━━━━━ Data for this exercise

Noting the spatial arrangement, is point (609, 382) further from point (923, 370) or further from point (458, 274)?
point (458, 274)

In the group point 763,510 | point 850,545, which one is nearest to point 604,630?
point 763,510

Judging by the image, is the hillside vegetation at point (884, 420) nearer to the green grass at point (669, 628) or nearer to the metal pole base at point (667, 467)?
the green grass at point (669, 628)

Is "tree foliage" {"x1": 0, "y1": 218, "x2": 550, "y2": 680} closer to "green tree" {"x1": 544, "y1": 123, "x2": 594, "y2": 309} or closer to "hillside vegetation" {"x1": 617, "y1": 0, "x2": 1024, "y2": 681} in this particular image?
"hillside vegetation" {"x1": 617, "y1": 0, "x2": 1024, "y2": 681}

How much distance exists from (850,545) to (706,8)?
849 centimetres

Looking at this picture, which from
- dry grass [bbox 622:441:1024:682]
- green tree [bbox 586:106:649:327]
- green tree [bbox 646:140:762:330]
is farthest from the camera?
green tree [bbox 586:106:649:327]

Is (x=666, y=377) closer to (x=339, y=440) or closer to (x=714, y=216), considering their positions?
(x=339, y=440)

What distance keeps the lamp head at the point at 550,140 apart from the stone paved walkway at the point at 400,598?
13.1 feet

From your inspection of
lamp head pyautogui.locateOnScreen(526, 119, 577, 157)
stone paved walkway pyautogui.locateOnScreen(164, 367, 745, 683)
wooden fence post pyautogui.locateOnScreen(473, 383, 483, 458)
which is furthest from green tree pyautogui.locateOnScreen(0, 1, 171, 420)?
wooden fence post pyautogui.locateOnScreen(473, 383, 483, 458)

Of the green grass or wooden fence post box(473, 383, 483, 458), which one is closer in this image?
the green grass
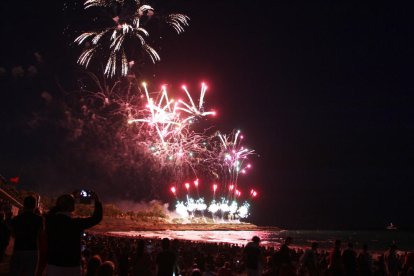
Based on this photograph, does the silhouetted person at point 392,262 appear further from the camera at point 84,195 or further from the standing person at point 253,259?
the camera at point 84,195

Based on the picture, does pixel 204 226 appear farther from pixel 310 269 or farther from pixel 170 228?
pixel 310 269

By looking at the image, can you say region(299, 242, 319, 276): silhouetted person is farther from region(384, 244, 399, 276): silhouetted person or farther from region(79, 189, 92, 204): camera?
region(79, 189, 92, 204): camera

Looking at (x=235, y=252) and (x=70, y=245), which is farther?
(x=235, y=252)

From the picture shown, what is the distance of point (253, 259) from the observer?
36.7 feet

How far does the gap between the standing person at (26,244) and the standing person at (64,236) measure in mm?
678

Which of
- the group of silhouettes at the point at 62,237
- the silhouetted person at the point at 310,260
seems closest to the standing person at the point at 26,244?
the group of silhouettes at the point at 62,237

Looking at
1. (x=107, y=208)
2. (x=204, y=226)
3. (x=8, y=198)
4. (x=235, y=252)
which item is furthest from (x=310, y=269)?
(x=204, y=226)

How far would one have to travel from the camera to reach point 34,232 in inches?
243

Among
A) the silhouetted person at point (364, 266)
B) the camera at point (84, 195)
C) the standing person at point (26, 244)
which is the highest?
the camera at point (84, 195)

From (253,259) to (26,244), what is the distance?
615cm

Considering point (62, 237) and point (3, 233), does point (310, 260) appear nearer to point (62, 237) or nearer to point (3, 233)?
point (3, 233)

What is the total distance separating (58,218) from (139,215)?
9757 cm

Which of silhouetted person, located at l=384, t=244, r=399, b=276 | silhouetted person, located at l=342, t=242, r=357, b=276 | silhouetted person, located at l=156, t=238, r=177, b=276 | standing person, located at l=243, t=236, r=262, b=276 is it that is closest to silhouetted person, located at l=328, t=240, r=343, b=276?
silhouetted person, located at l=342, t=242, r=357, b=276

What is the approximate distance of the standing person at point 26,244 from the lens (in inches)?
243
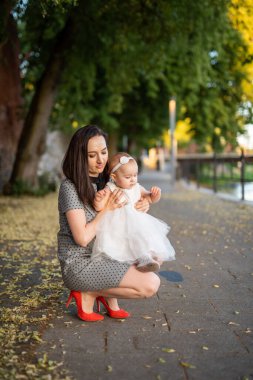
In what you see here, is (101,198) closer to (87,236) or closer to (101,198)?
(101,198)

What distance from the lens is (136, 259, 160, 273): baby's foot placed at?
156 inches

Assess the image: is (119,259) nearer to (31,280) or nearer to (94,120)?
(31,280)

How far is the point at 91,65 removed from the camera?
59.8ft

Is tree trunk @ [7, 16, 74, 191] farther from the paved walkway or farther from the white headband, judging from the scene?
the white headband

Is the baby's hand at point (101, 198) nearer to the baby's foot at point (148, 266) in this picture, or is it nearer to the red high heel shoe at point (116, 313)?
the baby's foot at point (148, 266)

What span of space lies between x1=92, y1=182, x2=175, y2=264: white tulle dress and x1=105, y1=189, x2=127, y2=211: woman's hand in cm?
4

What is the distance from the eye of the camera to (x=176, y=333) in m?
4.02

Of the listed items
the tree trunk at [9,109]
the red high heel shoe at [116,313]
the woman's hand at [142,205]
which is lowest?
the red high heel shoe at [116,313]

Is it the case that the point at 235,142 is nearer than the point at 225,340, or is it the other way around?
the point at 225,340

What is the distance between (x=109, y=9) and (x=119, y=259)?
1032cm

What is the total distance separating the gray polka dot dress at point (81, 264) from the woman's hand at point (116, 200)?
244 millimetres

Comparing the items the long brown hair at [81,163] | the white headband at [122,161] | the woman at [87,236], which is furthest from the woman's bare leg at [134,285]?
the white headband at [122,161]

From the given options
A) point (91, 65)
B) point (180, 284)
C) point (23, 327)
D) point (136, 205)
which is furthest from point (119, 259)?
point (91, 65)

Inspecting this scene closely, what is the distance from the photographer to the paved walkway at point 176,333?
10.9 ft
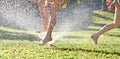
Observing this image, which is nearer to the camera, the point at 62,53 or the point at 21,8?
the point at 62,53

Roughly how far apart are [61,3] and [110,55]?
1747 millimetres

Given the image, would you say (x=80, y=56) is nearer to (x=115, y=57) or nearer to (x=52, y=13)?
(x=115, y=57)

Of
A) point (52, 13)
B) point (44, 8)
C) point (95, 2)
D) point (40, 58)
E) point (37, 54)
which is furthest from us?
point (95, 2)

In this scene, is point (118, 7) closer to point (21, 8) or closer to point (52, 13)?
point (52, 13)

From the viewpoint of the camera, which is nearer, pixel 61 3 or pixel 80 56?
pixel 80 56

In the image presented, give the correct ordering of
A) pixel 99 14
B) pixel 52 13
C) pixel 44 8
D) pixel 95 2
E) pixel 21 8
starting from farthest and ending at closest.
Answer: pixel 95 2 → pixel 99 14 → pixel 21 8 → pixel 44 8 → pixel 52 13

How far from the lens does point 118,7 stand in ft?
28.0

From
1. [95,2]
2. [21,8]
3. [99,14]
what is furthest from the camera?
[95,2]

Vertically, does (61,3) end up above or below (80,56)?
above

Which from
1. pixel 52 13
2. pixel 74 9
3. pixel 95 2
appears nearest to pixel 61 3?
pixel 52 13

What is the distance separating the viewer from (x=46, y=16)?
30.7 ft

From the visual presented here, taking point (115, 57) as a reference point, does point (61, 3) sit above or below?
above

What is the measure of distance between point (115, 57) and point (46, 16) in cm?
271

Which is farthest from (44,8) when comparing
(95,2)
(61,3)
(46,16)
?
(95,2)
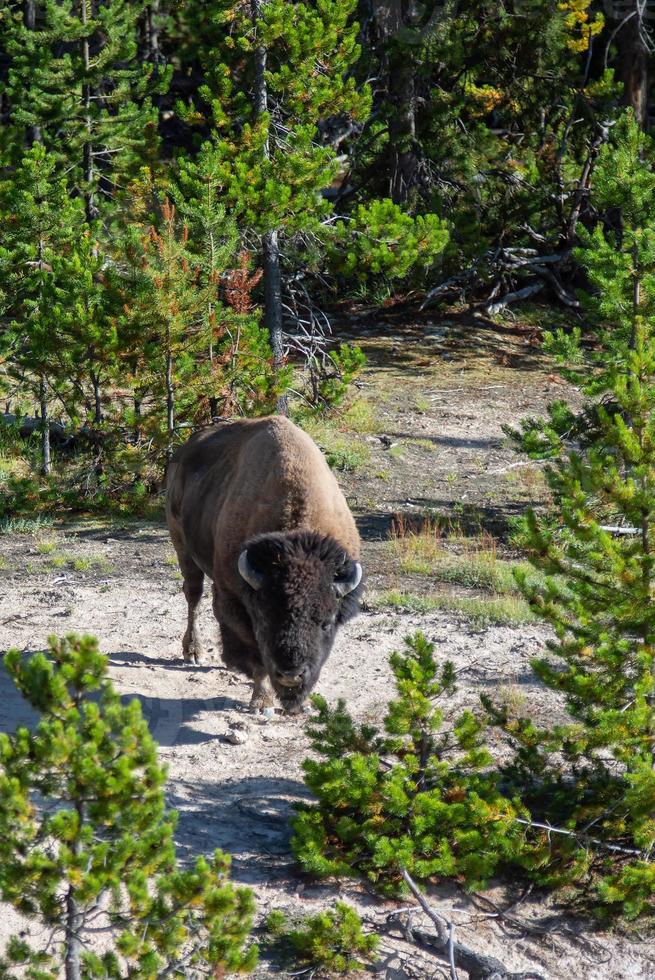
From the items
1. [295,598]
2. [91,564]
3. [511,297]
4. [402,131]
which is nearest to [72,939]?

━━━━━━━━━━

Job —
Rewrite all of the data above, replacing "closer" with "nearer" and leaving everything else unchanged. Omit the pictures.

Task solution —
Noting the spatial arrangement, is point (609, 382) further from point (923, 370) or further from point (458, 274)?
point (458, 274)

In the group point 763,510 | point 850,545, which one is nearest to point 604,630?
point 763,510

Judging by the image, is the hillside vegetation at point (884, 420) nearer to the green grass at point (669, 628) or nearer to the metal pole base at point (667, 467)?
the green grass at point (669, 628)

Is "tree foliage" {"x1": 0, "y1": 218, "x2": 550, "y2": 680} nearer to "green tree" {"x1": 544, "y1": 123, "x2": 594, "y2": 309} or nearer to "hillside vegetation" {"x1": 617, "y1": 0, "x2": 1024, "y2": 681} in this particular image?
"hillside vegetation" {"x1": 617, "y1": 0, "x2": 1024, "y2": 681}

How much distance exists from (850,545) to (706,8)?
849 centimetres

Looking at this picture, which from
- dry grass [bbox 622:441:1024:682]
- green tree [bbox 586:106:649:327]
- green tree [bbox 646:140:762:330]
is farthest from the camera?
green tree [bbox 586:106:649:327]

Is (x=666, y=377) nearer to (x=339, y=440) or nearer to (x=714, y=216), considering their positions?
(x=339, y=440)

What distance keeps the lamp head at the point at 550,140 apart from the stone paved walkway at the point at 400,598?
13.1 feet

From your inspection of
lamp head pyautogui.locateOnScreen(526, 119, 577, 157)
stone paved walkway pyautogui.locateOnScreen(164, 367, 745, 683)
wooden fence post pyautogui.locateOnScreen(473, 383, 483, 458)
which is furthest from green tree pyautogui.locateOnScreen(0, 1, 171, 420)?
wooden fence post pyautogui.locateOnScreen(473, 383, 483, 458)

Of the green grass or wooden fence post box(473, 383, 483, 458), which one is nearer in this image?
the green grass
Based on this photograph, does the silhouetted person at point 392,262 appear further from the camera at point 84,195 or further from the standing person at point 253,259?
the camera at point 84,195

Based on the picture, does pixel 204 226 appear farther from pixel 310 269 or farther from pixel 170 228?
pixel 310 269

By looking at the image, can you say region(299, 242, 319, 276): silhouetted person is farther from region(384, 244, 399, 276): silhouetted person or farther from region(79, 189, 92, 204): camera?
region(79, 189, 92, 204): camera

Looking at (x=235, y=252) and (x=70, y=245), which is farther?
(x=235, y=252)

From the picture shown, what is the distance of point (253, 259) from the observer?
36.7 feet

How far does the gap between the standing person at (26,244) and the standing person at (64,236) measure in mm?
678

Which of
- the group of silhouettes at the point at 62,237
- the silhouetted person at the point at 310,260
seems closest to the standing person at the point at 26,244?
the group of silhouettes at the point at 62,237

Looking at
1. (x=107, y=208)
2. (x=204, y=226)
3. (x=8, y=198)
4. (x=235, y=252)
which item is furthest from (x=310, y=269)?
(x=204, y=226)

How far would one have to travel from the camera to reach point 34,232 in inches?
243

Among
A) the silhouetted person at point (364, 266)
B) the camera at point (84, 195)
C) the standing person at point (26, 244)
which is the highest?
the camera at point (84, 195)

From (253,259) to (26,244), what is the distance?
615cm

Considering point (62, 237) and point (3, 233), does point (310, 260) appear nearer to point (62, 237) or nearer to point (3, 233)?
point (3, 233)

What is the total distance separating (58,218) from (139,215)?
9757 cm

Which of silhouetted person, located at l=384, t=244, r=399, b=276 | silhouetted person, located at l=342, t=242, r=357, b=276 | silhouetted person, located at l=156, t=238, r=177, b=276 | standing person, located at l=243, t=236, r=262, b=276 is it that is closest to silhouetted person, located at l=328, t=240, r=343, b=276?
silhouetted person, located at l=342, t=242, r=357, b=276

What is the approximate distance of the standing person at point 26,244 from the lens (in inches)?
243
In what you see here, is (101,198) nearer to (87,236) or nearer to (101,198)?
(101,198)

What distance from the lens is (136, 259, 160, 273): baby's foot placed at?
156 inches

Assess the image: is (119,259) nearer to (31,280) or nearer to (94,120)?
(31,280)

How far is the point at 91,65 removed from the camera?
59.8ft

Is tree trunk @ [7, 16, 74, 191] farther from the paved walkway or farther from the white headband, judging from the scene?
the white headband

Is the baby's hand at point (101, 198) nearer to the baby's foot at point (148, 266) in this picture, or is it nearer to the red high heel shoe at point (116, 313)?
the baby's foot at point (148, 266)

What span of space lies between x1=92, y1=182, x2=175, y2=264: white tulle dress and x1=105, y1=189, x2=127, y2=211: woman's hand in cm?
4

What is the distance from the eye of the camera to (x=176, y=333) in m?
4.02

Of the listed items
the tree trunk at [9,109]
the red high heel shoe at [116,313]
the woman's hand at [142,205]
which is lowest?
the red high heel shoe at [116,313]

Is it the case that the point at 235,142 is nearer than the point at 225,340, or is it the other way around?
the point at 225,340

What is the distance between (x=109, y=9) and (x=119, y=259)?
1032cm

What is the total distance separating the gray polka dot dress at point (81, 264) from the woman's hand at point (116, 200)?
244 millimetres

Comparing the items the long brown hair at [81,163] | the white headband at [122,161] | the woman at [87,236], which is furthest from the woman's bare leg at [134,285]?
the white headband at [122,161]

From the given options
A) point (91, 65)
B) point (180, 284)
C) point (23, 327)
D) point (136, 205)
which is furthest from point (119, 259)?
point (91, 65)

Inspecting this scene closely, what is the distance from the photographer to the paved walkway at point 176,333?
10.9 ft
Observing this image, which is nearer to the camera, the point at 62,53 or the point at 21,8?
the point at 62,53

Roughly how far apart are [61,3] and [110,55]?
1747 millimetres

Given the image, would you say (x=80, y=56) is nearer to (x=115, y=57) or nearer to (x=52, y=13)?
(x=115, y=57)

Of
A) point (52, 13)
B) point (44, 8)
C) point (95, 2)
D) point (40, 58)
E) point (37, 54)
which is furthest from us?
point (95, 2)

In this scene, is point (118, 7) nearer to point (21, 8) or nearer to point (52, 13)?
point (52, 13)

From the viewpoint of the camera, which is nearer, pixel 61 3 or pixel 80 56?
pixel 80 56

In the image presented, give the correct ordering of
A) pixel 99 14
B) pixel 52 13
C) pixel 44 8
D) pixel 95 2
E) pixel 21 8
starting from farthest and ending at closest.
Answer: pixel 95 2 → pixel 99 14 → pixel 21 8 → pixel 44 8 → pixel 52 13

How far from the lens does point 118,7 stand in ft?
28.0

From
1. [95,2]
2. [21,8]
3. [99,14]
what is furthest from the camera?
[95,2]

Vertically, does (61,3) end up above or below (80,56)?
above

Which from
1. pixel 52 13
2. pixel 74 9
3. pixel 95 2
appears nearest to pixel 61 3?
pixel 52 13

What is the distance separating the viewer from (x=46, y=16)?
30.7 ft

From the visual presented here, taking point (115, 57) as a reference point, does point (61, 3) sit above or below?
above

What is the measure of distance between point (115, 57) and point (46, 16) in cm?
271

Which is farthest from (44,8) when comparing
(95,2)
(61,3)
(46,16)
?
(95,2)
From the items
1. [295,598]
2. [91,564]
3. [511,297]
4. [402,131]
which is nearest to [72,939]?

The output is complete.